Baldrige-based efforts start with a school’s leaders defining the mission and goals, focusing strategic plans on students, faculty and all other stakeholders; improvement metrics and monitoring progress are essential. I find it particularly exciting that the framework incorporates the concept of a learning organization and relies on self-assessment to help each school develop a unique path forward, rather than prescribing a one-size-fits-all approach. Some Michigan school systems have used the Baldrige framework successfully. I recommend that you review the experiences of the 2008 Baldrige winner, the Iredell-Stateville (NC) school district, in the article, “What Matters Most.”

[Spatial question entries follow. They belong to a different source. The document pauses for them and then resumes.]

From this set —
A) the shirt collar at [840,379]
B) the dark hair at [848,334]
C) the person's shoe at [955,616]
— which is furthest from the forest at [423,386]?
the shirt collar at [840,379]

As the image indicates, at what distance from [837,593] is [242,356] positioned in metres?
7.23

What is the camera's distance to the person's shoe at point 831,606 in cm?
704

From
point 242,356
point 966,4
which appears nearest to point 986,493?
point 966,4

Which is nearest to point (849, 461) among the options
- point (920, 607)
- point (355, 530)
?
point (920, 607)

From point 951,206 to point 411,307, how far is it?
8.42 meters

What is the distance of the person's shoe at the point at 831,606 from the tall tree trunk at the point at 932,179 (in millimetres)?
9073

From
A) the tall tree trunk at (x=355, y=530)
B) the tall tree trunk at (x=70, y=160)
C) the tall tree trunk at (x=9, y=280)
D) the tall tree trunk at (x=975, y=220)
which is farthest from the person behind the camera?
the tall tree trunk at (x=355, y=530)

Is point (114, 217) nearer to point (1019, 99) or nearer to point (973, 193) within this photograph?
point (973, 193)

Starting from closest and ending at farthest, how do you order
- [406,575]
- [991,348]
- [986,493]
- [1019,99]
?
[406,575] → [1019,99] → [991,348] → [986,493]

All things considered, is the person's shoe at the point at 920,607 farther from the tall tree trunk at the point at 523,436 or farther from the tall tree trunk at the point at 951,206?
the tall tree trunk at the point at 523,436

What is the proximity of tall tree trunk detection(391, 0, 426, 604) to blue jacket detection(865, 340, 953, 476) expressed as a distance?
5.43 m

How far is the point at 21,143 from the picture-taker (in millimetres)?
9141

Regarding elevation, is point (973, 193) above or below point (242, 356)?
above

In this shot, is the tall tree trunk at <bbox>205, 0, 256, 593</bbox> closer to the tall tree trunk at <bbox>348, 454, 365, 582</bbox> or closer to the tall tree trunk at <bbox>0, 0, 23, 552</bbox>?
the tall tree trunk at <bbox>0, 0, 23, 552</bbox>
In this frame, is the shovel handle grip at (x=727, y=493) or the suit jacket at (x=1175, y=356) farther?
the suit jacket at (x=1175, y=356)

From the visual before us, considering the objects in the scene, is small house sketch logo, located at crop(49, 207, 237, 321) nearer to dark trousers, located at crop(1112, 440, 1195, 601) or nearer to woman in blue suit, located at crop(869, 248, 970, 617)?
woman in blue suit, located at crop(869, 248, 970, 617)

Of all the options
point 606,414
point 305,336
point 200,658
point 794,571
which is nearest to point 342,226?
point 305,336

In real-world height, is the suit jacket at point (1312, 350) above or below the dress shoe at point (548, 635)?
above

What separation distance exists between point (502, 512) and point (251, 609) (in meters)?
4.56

I’ll also suggest that you check out the report generated from ASQ’s 2009 Leadership Summit for Superintendents, which shares participants’ ideas on systemic improvement.
We have a very serious challenge with our current education system. Applying the principles and approaches of PDSA and the Baldrige framework for continuous improvement is an important component of educational leadership outreach for collaboration between engineering colleges and K-12 school systems. Additionally, what we learn from these continuous improvement efforts we must use to generate research questions for further study.
You can get involved in this vital work by participating in the panel session I’m organizing for the ASEE annual conference this summer on “Systems Thinking Using Baldrige in Engineering Colleges.” I hope you will choose to join our efforts to make a difference.